Work instructions => Below are entries; copy exactly the lines from the one with "common name: blue wildebeest" through the one with "United States, site lebec_CA-27.", both included, and leave out the rest.
=== Records for processing ===
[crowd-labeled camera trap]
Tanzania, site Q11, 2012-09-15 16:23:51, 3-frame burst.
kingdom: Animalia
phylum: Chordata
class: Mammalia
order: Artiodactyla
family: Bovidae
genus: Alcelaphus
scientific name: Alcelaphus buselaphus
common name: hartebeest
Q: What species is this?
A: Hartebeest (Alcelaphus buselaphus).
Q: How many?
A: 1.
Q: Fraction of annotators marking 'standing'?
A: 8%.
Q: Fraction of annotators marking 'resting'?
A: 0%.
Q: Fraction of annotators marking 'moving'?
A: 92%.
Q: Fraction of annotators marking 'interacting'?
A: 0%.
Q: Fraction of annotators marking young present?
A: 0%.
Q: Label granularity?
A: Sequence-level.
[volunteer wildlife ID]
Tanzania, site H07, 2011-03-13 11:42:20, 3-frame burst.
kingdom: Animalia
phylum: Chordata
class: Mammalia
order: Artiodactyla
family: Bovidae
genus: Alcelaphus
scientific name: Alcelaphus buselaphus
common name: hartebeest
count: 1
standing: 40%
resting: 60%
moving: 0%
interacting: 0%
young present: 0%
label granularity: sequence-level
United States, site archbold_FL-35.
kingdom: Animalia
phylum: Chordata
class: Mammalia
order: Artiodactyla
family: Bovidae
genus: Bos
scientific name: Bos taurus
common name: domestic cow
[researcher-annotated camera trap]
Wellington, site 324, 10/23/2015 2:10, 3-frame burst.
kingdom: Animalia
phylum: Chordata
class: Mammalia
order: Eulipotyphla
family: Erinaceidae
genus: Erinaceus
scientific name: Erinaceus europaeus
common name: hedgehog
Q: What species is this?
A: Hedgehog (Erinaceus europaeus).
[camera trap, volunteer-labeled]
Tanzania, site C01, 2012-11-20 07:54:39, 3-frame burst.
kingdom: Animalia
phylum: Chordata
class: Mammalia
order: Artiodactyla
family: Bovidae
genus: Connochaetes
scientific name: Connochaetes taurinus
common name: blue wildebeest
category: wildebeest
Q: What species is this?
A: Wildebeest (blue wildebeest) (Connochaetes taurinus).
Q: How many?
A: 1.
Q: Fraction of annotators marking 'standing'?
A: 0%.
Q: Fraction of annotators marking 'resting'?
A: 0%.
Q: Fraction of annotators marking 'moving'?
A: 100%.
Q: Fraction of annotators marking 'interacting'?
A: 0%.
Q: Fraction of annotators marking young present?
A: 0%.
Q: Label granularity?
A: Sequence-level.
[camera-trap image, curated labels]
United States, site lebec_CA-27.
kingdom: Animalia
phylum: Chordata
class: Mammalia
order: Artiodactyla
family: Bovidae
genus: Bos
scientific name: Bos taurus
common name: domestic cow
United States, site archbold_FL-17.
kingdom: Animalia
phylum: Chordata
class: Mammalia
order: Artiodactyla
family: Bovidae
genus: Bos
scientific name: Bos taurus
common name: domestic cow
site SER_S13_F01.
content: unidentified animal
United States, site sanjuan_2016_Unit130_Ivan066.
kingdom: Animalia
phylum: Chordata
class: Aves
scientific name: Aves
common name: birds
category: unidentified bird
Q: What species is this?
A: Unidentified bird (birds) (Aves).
===
Answer below =>
common name: blue wildebeest
category: wildebeest
Q: What species is this?
A: Wildebeest (blue wildebeest) (Connochaetes taurinus).
Q: How many?
A: 1.
Q: Fraction of annotators marking 'standing'?
A: 0%.
Q: Fraction of annotators marking 'resting'?
A: 0%.
Q: Fraction of annotators marking 'moving'?
A: 100%.
Q: Fraction of annotators marking 'interacting'?
A: 0%.
Q: Fraction of annotators marking young present?
A: 0%.
Q: Label granularity?
A: Sequence-level.
[camera-trap image, curated labels]
United States, site lebec_CA-27.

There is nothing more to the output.